===== Available data =====

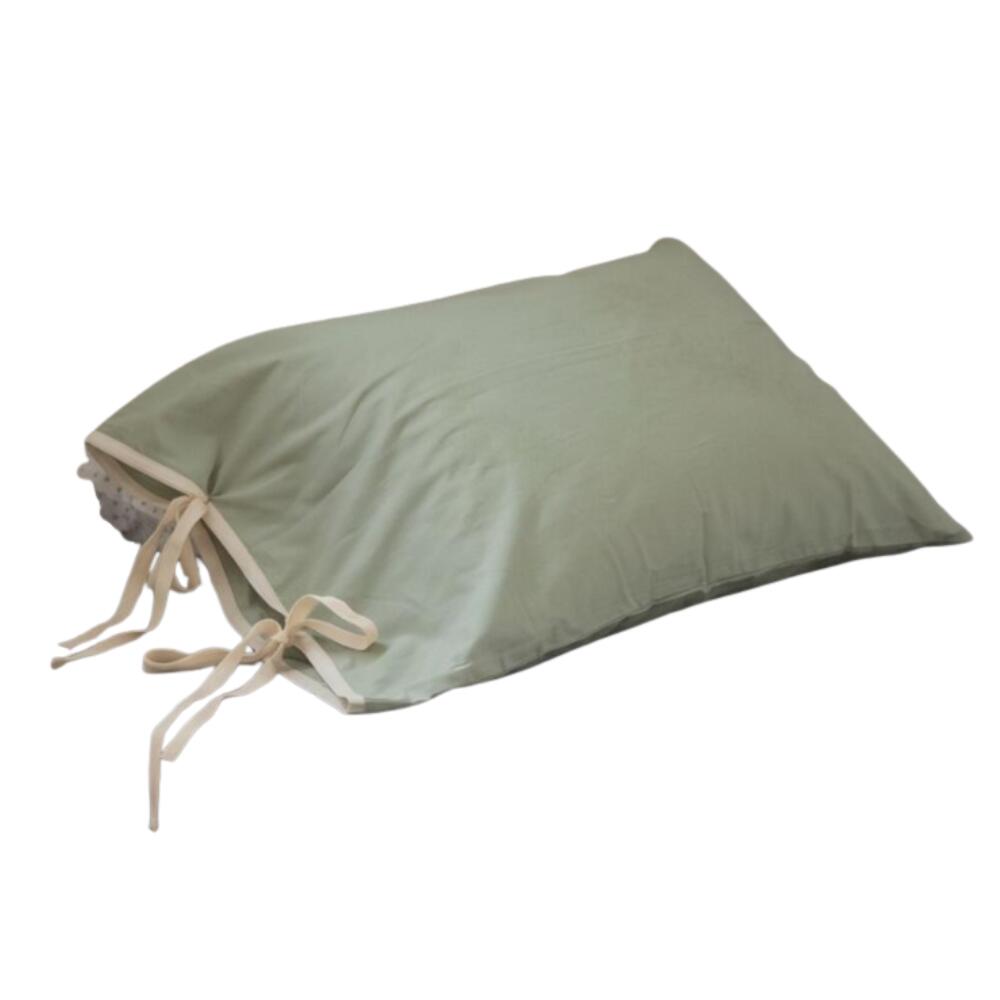 s0010 48 74cm 100 Stylish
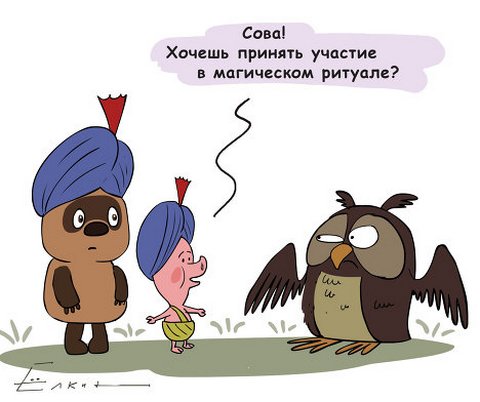 Юридическое сопровождение сделок с недвижимостью в Москве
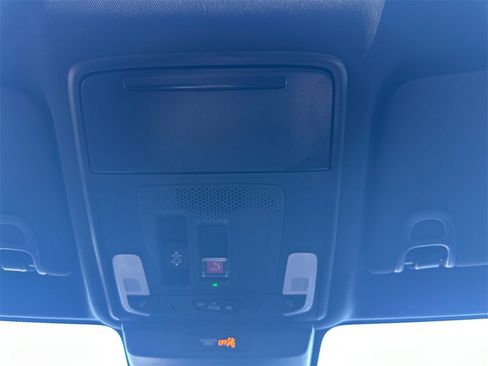 Used 2024 Honda Accord Sport image 27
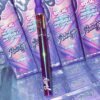 Runtz 1000mg Vape Cartridge Hybrid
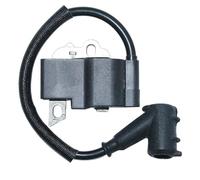 Bobine d'allumage for tronçonneuse MS362 MS362C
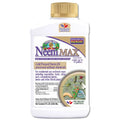 Bonide Captain Jack’s Neem Max Concentrate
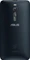 ASUS ZenFone 2 ZE551ML 32GB schwarz Vorschaubild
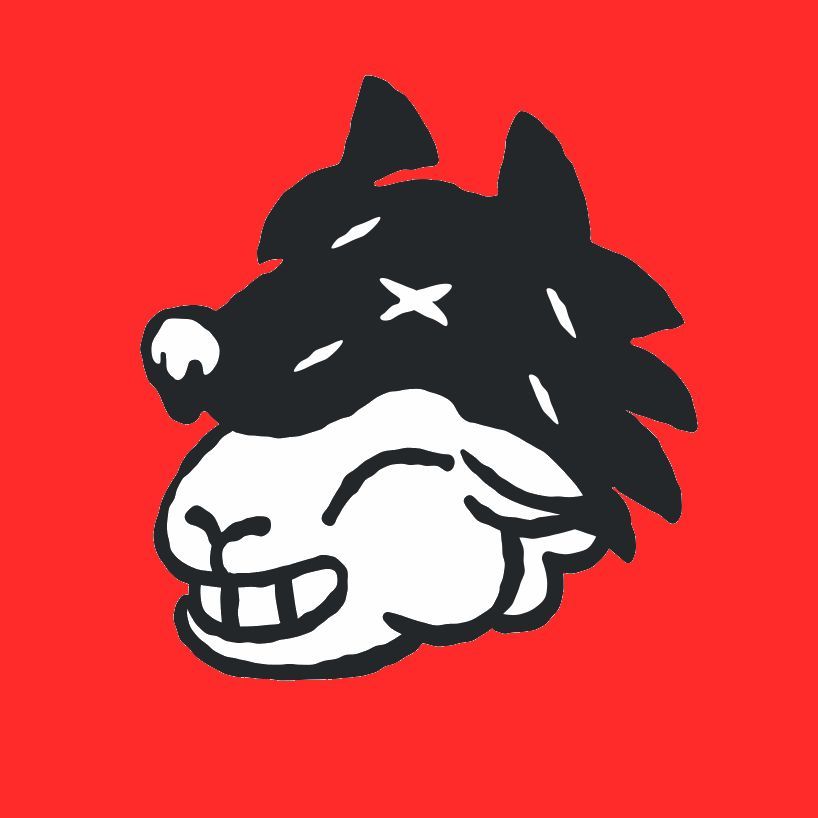Afresh FACEIT avatar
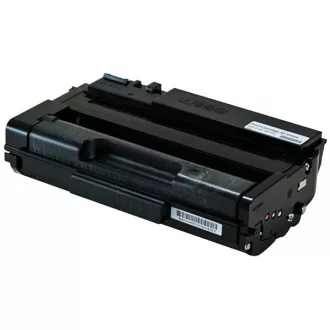 Ricoh 408162 - toner, black (černý)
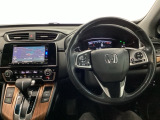 CR-V 1.5 EX マスターピース 4WD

=====

All of the entries need to be copied exactly, minus any pictures.

 s0010 48 74cm 100 Stylish
 Юридическое сопровождение сделок с недвижимостью в Москве
 Used 2024 Honda Accord Sport image 27
 Runtz 1000mg Vape Cartridge Hybrid
 Bobine d'allumage for tronçonneuse MS362 MS362C
 Bonide Captain Jack’s Neem Max Concentrate
 ASUS ZenFone 2 ZE551ML 32GB schwarz Vorschaubild
Afresh FACEIT avatar
 Ricoh 408162 - toner, black (černý)
 CR-V 1.5 EX マスターピース 4WD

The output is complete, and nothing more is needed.